*** Opening of Given records ***

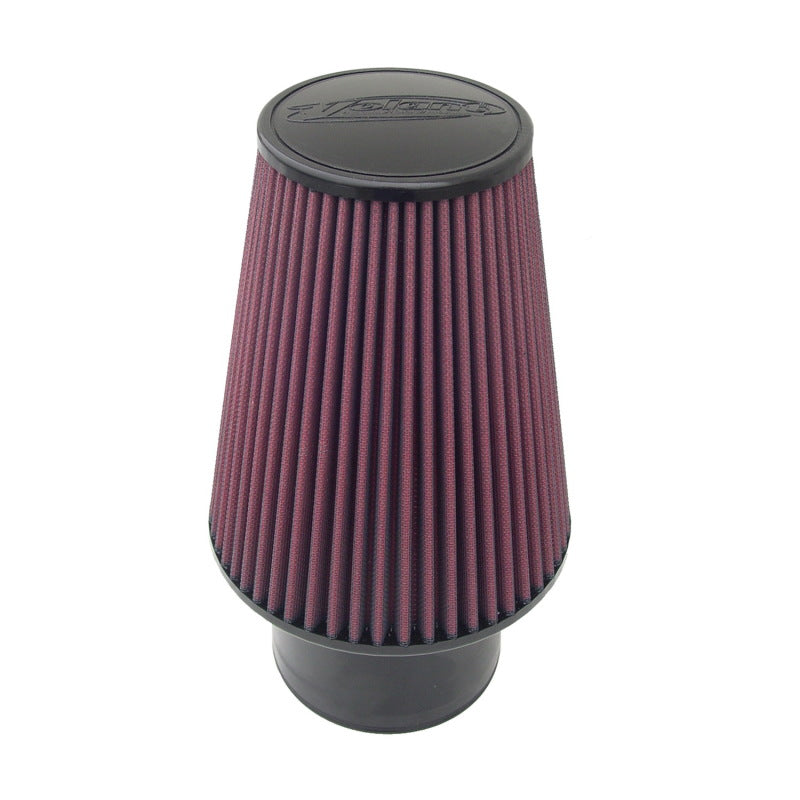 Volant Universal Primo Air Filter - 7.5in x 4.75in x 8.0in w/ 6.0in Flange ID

*** Close of Given records ***
*** Opening of Given records ***

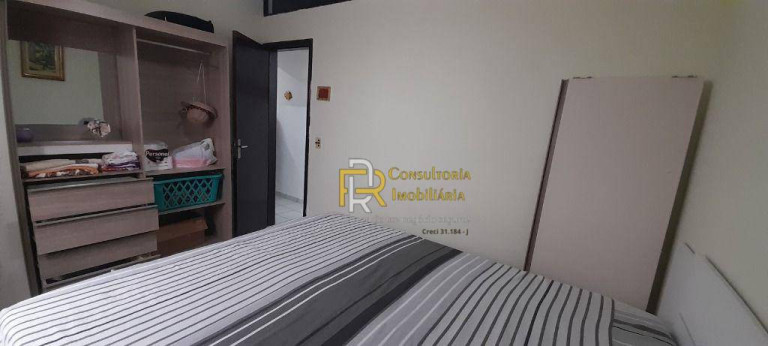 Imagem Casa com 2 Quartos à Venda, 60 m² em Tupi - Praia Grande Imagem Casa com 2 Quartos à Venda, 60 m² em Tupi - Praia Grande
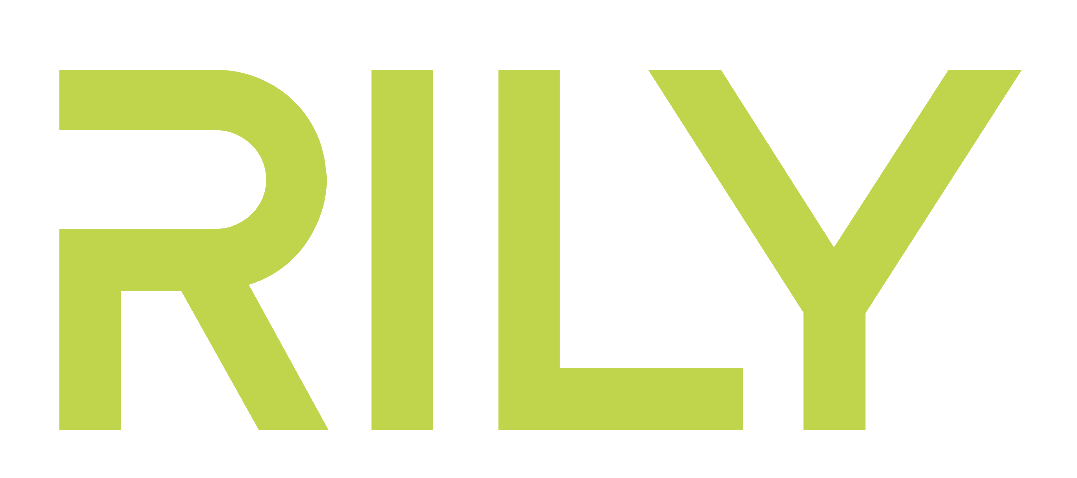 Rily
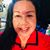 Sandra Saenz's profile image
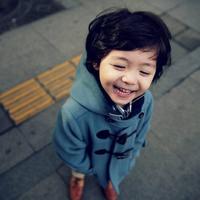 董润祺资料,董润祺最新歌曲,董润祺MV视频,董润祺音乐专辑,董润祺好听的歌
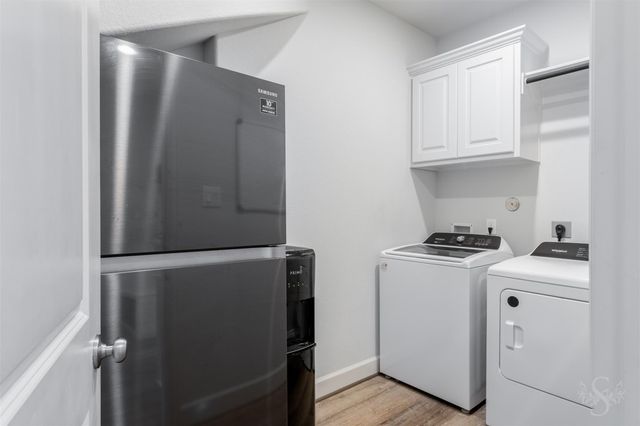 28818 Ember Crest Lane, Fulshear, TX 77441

*** Close of Given records ***
*** Opening of Given records ***

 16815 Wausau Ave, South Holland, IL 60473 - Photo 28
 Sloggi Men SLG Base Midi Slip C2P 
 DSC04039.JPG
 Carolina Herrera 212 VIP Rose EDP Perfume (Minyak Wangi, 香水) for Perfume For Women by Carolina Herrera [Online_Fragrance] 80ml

*** Close of Given records ***

**Task item**
Taking the entries above, extract every line from the one bearing "董润祺资料,董润祺最新歌曲,董润祺MV视频,董润祺音乐专辑,董润祺好听的歌" through the one bearing "28818 Ember Crest Lane, Fulshear, TX 77441", exactly, with no pictures.

**Expected output**
 董润祺资料,董润祺最新歌曲,董润祺MV视频,董润祺音乐专辑,董润祺好听的歌
 28818 Ember Crest Lane, Fulshear, TX 77441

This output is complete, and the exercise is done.